Portainer is an open-source lightweight management UI which allows you to easily manage your Docker host or Swarm cluster. Portainer provides a detailed overview of Docker and allows you to manage containers, images, networks and volumes via simple web-abed dashboard. It was originally the fork of Docker UI. Here, will show you how to install Portainer and how to manage docker containers using Portainer in Linux.
Manage Docker Using Portainer
Install Portainer
Portainer installation is pretty easy and it will take less than a minute. Portainer has full support for Docker version 1.10 and higher versions. To install Docker, refer the following links.
- How to Install docker on RHEL/CentOs 7
- How to install Docker on Ubuntu
- How to Install and start Docker on RHEL/Centos 6
After installing Docker, run the following command to pull the latest Portainer image:
# docker pull portainer/portainer
We can see the downloaded the image using docker images command,
# docker images
portainer/portainer latest b073c72b9a2b 13 hours ago 9.162 MB
As you see in the above output, Portainer image size is less than 10 MB, which is very small so that it won’t consume more RAM and Hdd space.
We have now Portainer in our local Ubuntu system. Let us start the container using command:
# docker run -d -p 9000:9000 -v /var/run/docker.sock:/var/run/docker.sock portainer/portainer
Great, successfully launched the Portainer container. Now let access Portainer webUI using http://localhost:9000/ or http://IP_Address:9000/ URL. You will be presented with a screen like below that asks to setup a password for the admin user.
Enter the password twice and hit Validate button to create the admin user password.
In the next screen, enter the admin user which you just created in the previous step.
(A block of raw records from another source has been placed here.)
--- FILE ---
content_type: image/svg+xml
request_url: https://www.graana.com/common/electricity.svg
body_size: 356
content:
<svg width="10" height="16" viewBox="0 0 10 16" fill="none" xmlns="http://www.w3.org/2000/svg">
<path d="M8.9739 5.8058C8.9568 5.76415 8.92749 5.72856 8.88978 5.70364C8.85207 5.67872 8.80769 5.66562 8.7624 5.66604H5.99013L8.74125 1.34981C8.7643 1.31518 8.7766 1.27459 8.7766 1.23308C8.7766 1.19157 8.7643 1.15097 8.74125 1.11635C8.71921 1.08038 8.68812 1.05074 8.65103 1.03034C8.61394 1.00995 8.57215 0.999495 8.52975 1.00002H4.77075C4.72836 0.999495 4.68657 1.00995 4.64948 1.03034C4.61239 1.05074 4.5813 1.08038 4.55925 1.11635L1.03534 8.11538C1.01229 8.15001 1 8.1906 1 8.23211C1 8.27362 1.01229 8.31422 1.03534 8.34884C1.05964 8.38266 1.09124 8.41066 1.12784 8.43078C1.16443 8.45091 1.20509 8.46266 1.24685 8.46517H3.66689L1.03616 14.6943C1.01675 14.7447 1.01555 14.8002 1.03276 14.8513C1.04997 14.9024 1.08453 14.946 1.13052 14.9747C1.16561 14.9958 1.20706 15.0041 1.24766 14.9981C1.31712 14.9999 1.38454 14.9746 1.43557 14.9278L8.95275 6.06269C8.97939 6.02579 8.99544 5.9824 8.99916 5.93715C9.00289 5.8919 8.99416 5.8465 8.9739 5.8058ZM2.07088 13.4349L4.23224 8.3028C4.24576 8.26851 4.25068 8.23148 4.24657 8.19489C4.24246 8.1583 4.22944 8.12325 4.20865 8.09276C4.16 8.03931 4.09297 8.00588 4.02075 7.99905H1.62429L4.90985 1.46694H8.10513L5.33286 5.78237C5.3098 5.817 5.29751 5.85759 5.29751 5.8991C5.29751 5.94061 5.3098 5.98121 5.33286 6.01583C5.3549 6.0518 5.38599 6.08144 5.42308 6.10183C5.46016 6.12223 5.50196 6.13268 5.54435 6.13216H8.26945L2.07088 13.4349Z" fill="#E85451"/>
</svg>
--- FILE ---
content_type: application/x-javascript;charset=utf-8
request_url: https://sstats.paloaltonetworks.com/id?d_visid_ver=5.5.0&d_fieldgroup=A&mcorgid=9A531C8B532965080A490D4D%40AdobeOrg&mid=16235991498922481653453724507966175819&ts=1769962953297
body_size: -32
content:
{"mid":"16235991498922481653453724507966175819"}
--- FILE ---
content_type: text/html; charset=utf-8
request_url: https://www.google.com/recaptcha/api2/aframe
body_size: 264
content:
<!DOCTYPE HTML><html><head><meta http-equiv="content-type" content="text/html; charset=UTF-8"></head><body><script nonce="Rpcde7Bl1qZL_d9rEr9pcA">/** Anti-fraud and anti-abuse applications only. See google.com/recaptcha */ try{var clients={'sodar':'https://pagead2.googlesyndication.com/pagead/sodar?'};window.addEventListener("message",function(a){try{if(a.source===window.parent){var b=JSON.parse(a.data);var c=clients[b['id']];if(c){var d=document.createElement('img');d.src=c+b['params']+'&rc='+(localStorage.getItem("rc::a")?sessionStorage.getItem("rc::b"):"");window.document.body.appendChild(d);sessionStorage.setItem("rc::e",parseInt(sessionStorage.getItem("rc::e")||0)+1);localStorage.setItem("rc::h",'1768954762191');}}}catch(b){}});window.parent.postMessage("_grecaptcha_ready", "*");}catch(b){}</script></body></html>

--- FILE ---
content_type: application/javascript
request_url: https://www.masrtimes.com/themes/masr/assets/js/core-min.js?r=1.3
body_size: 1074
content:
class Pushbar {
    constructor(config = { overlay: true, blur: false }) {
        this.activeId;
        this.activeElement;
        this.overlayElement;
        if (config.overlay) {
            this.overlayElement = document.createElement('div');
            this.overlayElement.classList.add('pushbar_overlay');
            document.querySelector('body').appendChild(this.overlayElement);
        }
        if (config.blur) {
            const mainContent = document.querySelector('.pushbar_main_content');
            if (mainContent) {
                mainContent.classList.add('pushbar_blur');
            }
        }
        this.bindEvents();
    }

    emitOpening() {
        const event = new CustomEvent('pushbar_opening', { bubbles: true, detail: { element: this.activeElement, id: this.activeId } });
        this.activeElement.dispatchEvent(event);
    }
Next, Connect Portainer to a Docker engine or Swarm cluster endpoint. We don’t have any running remote docker instances. So I choose “Manage the Docker instance where Portainer is running” option.
Once connected, you will be presented with a dashboard like below.
The dashboard home screen displays the running and stopped containers, number of downloaded docker images, number of volumes and networks. Let create some containers from webUI.
Creating Containers
Click on the App Templates button on the left. This will show some ready-made available templates such as Docker image registry, Nginx, Httpd, MySQl, redis and few more.
To deploy a Container, just click on the respective template. Let us launch elasticsearch Container. To do so, click on the elasticsearch template. Enter the Container name, select network type (ex.bride mode). click on Show advanced options and set port number.
Finally, Click Create. Once the container created, you will be redirected to the Containers page that shows the list of running containers.
To start a newly created container, just select it and hit Start button on the top. You can restart, stop, pause, and remove any Containers from this section.
To view the complete overview of any container, just click on the name of the container.
Click on the Stats button to view what’s happening in the newly launched Container.
Here is the Stats of elasticsearch container.
Similarly, click on the Logs button to view complete log details of the Container.
Here is the console option to connect your container console button.
Select the Shell (BASH or SH), and hit Connect button.
Docker Images
In this section, you can view the list of downloaded docker images.
To remove any image, just select it and click Remove. The selected image will be gone.
Networks
Networks section will allow you to add a new network, change the network type, assign/change IP address, remove existing networks.
Docker
This section displays the Docker engine version, Host OS name, type, architecture, cpu, memory, network details etc.